═════ Ausgangstext ═════
ANMERKUNG FÜR PLESCH: Lass durch das Landwirtschaftsministerium
recherchieren, was wirklich die Internationalen weltweit getan haben
und eventuell in Österreich beabsichtigen.

Die Welsermühle, eine Druckerei, die aus einem Mühlenbetrieb, der noch
immer existiert, sich abgesplittert hat und heute grosse Bedeutung und
Einfluss besitzt, bekam von mir das Staatswappen verliehen. Da ich
nicht genug Zeit hatte, besuchte ich dann nachmittags noch einmal
ein zweites Mal den Betrieb. Ich war sehr überrascht, bereits im
Anschlagkasten der Firma die Fotokopie des Dekretes und des Staats-
wappens zu finden. Der Firmenchef Fritsch meinte, die Belegschaft
soll nur sehen, wie ihr Betrieb und damit sie selbst auch ausge-
zeichnet werden. Auszeichnungen bedeuten noch immer in Österreich doch
sehr viel.
═════ Datensätze ═════
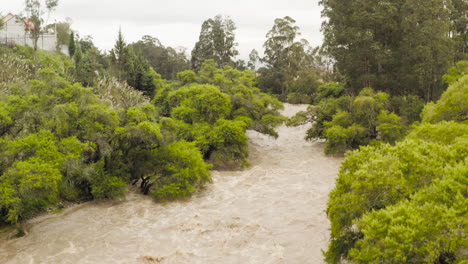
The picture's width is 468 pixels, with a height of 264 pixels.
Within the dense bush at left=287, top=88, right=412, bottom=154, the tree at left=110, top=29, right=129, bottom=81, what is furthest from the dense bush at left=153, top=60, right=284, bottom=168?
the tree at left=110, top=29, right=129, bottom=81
═════
═════ Datensätze ═════
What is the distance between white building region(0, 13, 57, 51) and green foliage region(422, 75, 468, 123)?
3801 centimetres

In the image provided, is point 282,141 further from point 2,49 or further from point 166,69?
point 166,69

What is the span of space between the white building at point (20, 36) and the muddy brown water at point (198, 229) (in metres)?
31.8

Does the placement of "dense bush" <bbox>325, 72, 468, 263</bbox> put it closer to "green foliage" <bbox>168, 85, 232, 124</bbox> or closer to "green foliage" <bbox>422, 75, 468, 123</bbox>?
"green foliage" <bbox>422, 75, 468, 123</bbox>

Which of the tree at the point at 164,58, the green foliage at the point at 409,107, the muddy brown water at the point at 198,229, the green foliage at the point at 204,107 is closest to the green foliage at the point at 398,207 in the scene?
═════
═════ Datensätze ═════
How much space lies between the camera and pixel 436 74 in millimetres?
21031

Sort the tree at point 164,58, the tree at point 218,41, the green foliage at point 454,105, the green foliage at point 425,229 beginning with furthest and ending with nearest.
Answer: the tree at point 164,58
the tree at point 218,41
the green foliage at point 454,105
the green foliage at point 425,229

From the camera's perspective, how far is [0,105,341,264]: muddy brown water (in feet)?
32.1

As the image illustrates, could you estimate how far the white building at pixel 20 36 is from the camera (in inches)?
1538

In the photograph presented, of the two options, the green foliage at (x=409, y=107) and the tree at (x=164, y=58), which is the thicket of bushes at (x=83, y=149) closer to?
═════
**Aufgabe**
Schreibe den Ausgangstext über die Verleihung des Staatswappens an die Welsermühle im Anschluss an seinen letzten Satz weiter.

**Antwort**
Dies konnte ich auch bei der Überreichung des Ehrenringes der Welser
Messe feststellen. Während ich mich ausgesprochen unwohl fühlte, hatte
ich das Gefühl dass sich die Ehrenringträger, sechs an der Zahl, die
ihn bereits erhielten, aber auch der jetzt auszuzeichnende Landesrat
Trauner, sehr wohl fühlten. Mir war an und für sich die Laudatio vom
Präsidenten der Messe, aber auch die lobenden Worte von Bürgermeister
Spitzer und Landesrat Neuhauser, beide Welser, sehr unangenehm.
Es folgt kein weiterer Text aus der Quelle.